Dropping the chapter on Italy in exchange for ones covering Sweden and India as well as exchanging a blue-and-black cover for a red-and-black one, the study identifies three key theaters for US security: Europe, Asia and the Middle East. The main threats are, as is now usual, identified as
transnational terrorist groups and the two revisionist powers of China and Russia.

A Hard Look at Hard Power: Assessing the Defense Capabilities of Key US Allies and Security Partners

So what does the study have to say about America’s partners and allies?

  • Australia has reached new heights of defense readiness thanks to reliable funding but is facing an increasingly precarious strategic position which may call for greater defense spending than the sparsely populated nation is willing to afford.
  • With French policymakers perceiving “an overall degradation of the international security system”, they are successfully modernizing and have strengthened their alliance with the US. However, populism may threaten this renewed cooperation.
  • The report highlights a U-turn in German defense policy and a major increase in funding. However, its success “depends on a substantial increase in financial resources and the reformation of a flawed defense procurement process”
  • India has a competent military but one that is increasingly beset by internal threats, the threat of Pakistan and China, and budget constraints.
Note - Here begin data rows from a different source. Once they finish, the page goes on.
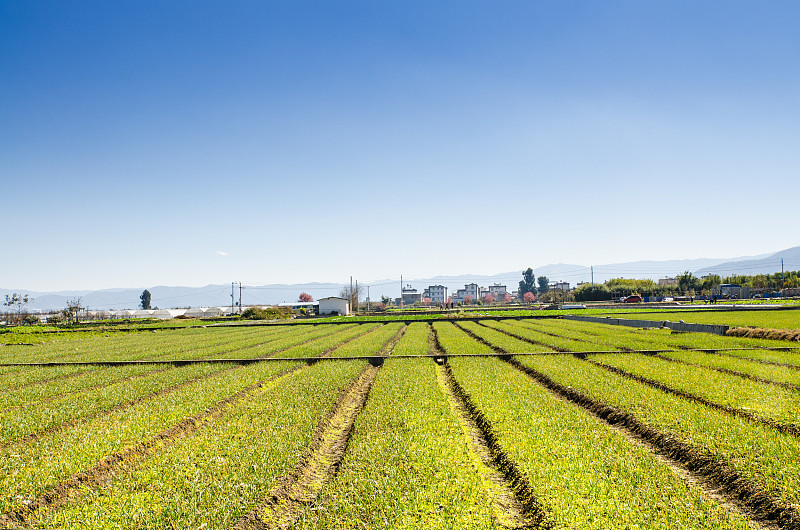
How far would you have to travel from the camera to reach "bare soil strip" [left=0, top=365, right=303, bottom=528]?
18.9 ft

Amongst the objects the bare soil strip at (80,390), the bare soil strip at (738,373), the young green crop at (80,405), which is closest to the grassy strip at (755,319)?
the bare soil strip at (738,373)

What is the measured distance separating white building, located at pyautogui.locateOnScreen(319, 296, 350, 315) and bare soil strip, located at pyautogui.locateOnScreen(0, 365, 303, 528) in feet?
292

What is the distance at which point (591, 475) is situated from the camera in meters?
6.30

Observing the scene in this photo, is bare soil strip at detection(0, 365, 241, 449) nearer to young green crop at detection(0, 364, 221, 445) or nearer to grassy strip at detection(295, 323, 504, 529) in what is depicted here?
young green crop at detection(0, 364, 221, 445)

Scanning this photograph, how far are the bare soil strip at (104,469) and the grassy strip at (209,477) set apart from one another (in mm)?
283

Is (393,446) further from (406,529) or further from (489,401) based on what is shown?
(489,401)

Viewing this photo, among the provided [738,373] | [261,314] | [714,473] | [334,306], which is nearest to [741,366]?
[738,373]

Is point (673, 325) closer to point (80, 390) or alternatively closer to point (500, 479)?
point (500, 479)

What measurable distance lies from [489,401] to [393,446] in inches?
149

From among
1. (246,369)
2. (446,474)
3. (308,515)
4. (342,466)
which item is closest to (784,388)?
(446,474)

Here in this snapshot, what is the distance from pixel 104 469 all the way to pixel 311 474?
346 centimetres

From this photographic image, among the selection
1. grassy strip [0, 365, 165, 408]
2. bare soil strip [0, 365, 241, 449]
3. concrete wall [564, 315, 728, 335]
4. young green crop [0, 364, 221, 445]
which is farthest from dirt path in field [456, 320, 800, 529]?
concrete wall [564, 315, 728, 335]

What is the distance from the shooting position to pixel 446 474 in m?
6.50

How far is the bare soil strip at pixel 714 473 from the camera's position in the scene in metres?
5.41
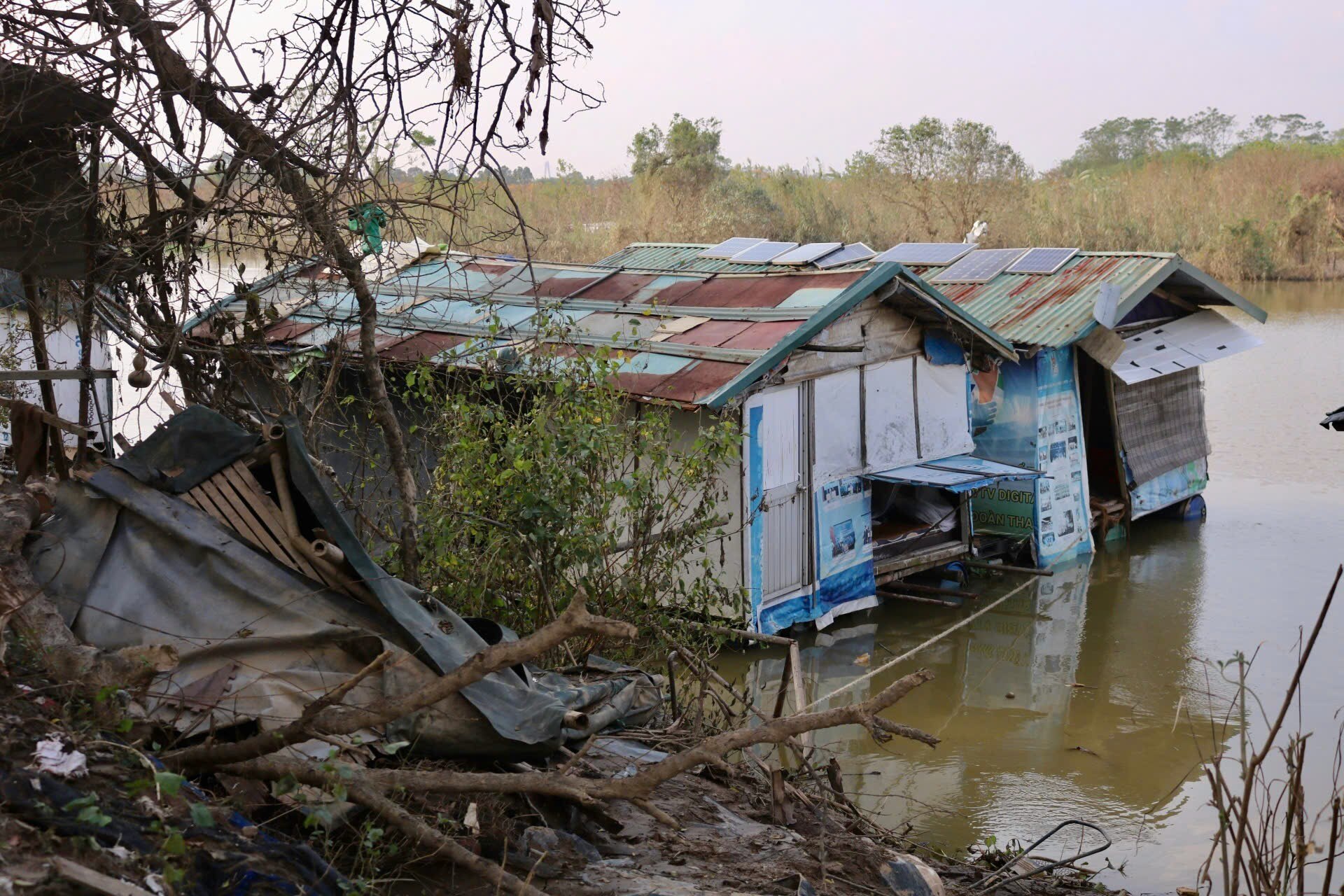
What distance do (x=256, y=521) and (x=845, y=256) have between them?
9.56 metres

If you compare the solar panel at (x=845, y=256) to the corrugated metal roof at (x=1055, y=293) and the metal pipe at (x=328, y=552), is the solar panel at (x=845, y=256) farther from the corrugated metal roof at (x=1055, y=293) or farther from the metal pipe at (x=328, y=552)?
the metal pipe at (x=328, y=552)

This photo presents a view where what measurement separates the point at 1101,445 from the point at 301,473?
42.5ft

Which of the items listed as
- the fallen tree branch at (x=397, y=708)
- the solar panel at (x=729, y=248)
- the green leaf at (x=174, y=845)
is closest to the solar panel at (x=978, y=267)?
the solar panel at (x=729, y=248)

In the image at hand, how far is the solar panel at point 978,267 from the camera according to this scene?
14518 millimetres

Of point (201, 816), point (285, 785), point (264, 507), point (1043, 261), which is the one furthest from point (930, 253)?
point (201, 816)

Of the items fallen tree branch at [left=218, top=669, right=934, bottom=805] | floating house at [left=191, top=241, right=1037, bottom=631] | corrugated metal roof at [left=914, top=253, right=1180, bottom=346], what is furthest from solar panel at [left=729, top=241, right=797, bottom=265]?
fallen tree branch at [left=218, top=669, right=934, bottom=805]

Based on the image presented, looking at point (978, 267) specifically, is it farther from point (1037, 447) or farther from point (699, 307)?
point (699, 307)

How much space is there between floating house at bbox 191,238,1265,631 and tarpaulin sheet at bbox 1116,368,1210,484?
0.03m

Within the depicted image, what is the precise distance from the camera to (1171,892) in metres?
6.34

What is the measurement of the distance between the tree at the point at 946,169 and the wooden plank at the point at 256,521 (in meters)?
27.1

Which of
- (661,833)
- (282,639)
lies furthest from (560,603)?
(282,639)

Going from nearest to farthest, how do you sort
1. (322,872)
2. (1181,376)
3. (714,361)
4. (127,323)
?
(322,872)
(127,323)
(714,361)
(1181,376)

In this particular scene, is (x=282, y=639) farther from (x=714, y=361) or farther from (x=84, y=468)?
(x=714, y=361)

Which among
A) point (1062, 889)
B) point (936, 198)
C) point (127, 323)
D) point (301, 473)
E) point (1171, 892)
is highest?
point (936, 198)
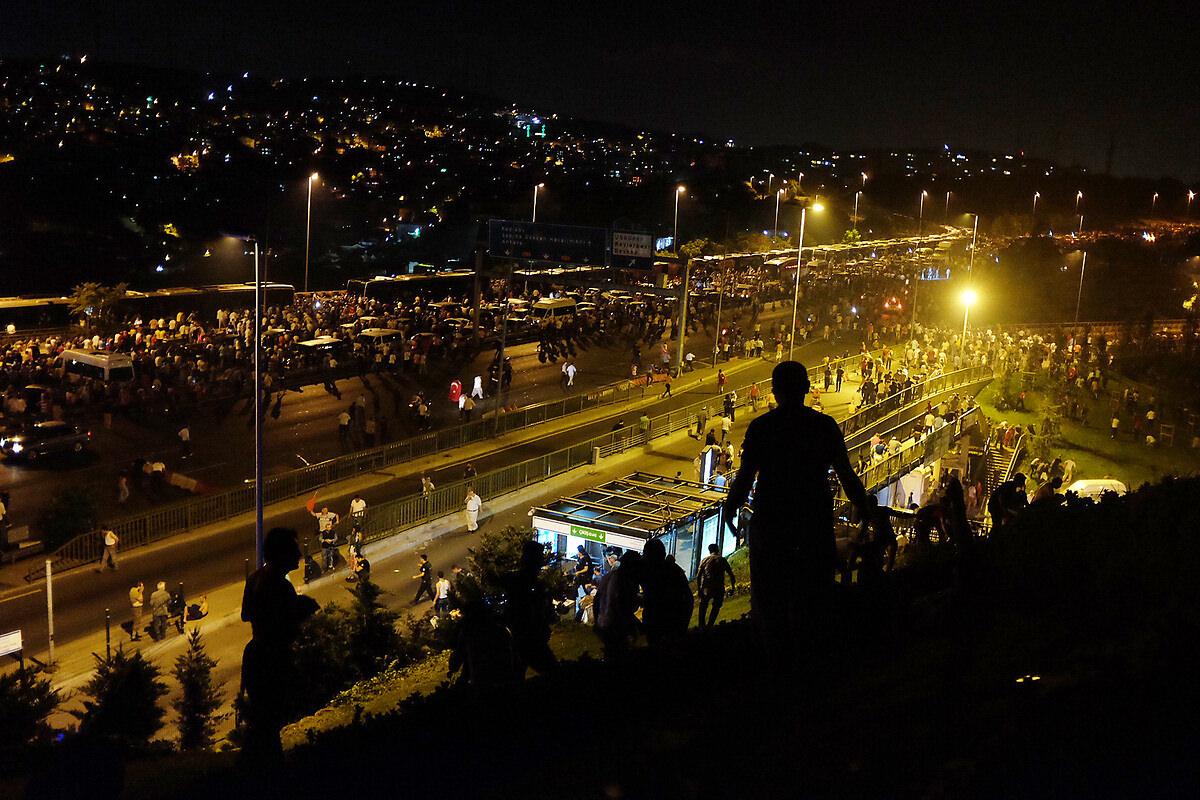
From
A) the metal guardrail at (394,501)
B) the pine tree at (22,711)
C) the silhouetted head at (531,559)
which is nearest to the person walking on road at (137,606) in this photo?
the metal guardrail at (394,501)

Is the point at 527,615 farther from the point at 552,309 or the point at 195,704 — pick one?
the point at 552,309

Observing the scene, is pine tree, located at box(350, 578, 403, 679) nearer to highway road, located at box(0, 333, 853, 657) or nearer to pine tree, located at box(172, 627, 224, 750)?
pine tree, located at box(172, 627, 224, 750)

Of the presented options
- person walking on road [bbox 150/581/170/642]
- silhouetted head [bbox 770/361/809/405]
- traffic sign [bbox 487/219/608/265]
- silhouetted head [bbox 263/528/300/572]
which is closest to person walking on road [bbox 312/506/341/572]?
person walking on road [bbox 150/581/170/642]

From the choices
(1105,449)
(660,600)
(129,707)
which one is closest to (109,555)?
(129,707)

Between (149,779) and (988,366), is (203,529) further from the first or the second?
(988,366)

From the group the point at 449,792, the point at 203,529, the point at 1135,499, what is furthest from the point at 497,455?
the point at 449,792

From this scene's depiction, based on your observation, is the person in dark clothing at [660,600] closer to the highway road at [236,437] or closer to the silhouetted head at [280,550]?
the silhouetted head at [280,550]
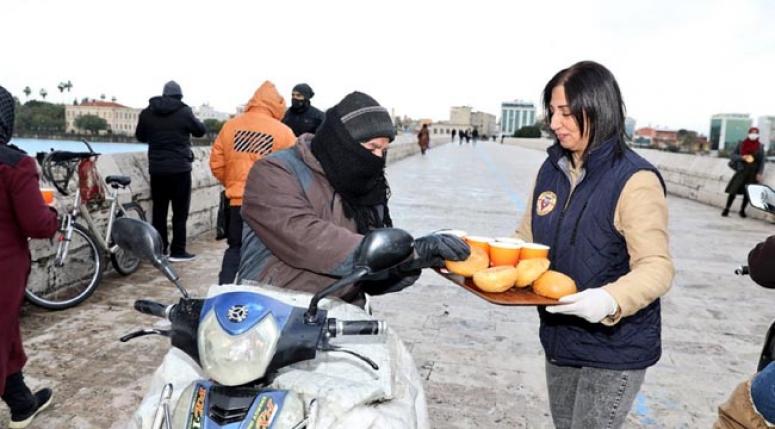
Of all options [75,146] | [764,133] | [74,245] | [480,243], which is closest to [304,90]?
[75,146]

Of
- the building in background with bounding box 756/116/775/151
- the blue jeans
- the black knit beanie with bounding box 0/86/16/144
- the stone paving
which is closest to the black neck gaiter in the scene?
the blue jeans

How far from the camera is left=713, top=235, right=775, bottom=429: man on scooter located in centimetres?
202

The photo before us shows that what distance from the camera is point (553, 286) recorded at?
2.07 metres

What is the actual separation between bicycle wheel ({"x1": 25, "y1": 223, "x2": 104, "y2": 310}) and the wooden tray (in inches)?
172

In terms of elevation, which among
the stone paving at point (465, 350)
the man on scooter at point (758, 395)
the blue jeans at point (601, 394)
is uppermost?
the man on scooter at point (758, 395)

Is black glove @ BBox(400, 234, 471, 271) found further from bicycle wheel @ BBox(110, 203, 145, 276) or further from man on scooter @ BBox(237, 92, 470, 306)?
bicycle wheel @ BBox(110, 203, 145, 276)

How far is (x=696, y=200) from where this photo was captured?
16500 millimetres

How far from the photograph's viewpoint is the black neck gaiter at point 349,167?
7.54 ft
India wants to play a larger role in the Indo-Pacific but still largely eschews the type of strategic partnership needed to make this happen.
  • As China increasingly flexes their power, “Japan is adopting a new multidomain operations (MDO) doctrine and prioritizing long-range strike systems, defense in depth east of the Japanese archipelago, and advances in new warfighting domains.” However, there are serious “demographic decline and fiscal constraints” impeding the JSDF.
  • Poland has increasingly focused on its bilateral partnership with America rather than a more multilateral one including Europe. There are ambitious modernization plans in place but the county is struggling to develop a domestic defense industry.
  • South Korea has the largest standing military of any US ally which is highly modernized. Still, the country is very reliant on US support and it is unlikely South Korea will be able to maintain a military of this size in future decades.
  • Ever since Russia invaded Crimea in 2014, Sweden has made a significant effort to upgrade its defense capability and, while formally outside of the organization, is increasingly cooperating with NATO. “Defense plans have included a reintroduction of conscription, a significant increase in military spending, and modernization of the existing force structure.”
  • the ability of the ROC and its American ally to defend the island of Taiwan from invasion is increasingly uncertain. While Taiwan is trying to improve its security position, this is undermined by “insufficient defense spending, manpower shortages, and an uncertain commitment to the new defense strategy”.
  • The UK maintains an excellent modern military. It’s somewhat small size is offset by “advantages in mobility, basing, and unequaled interoperability with US forces”.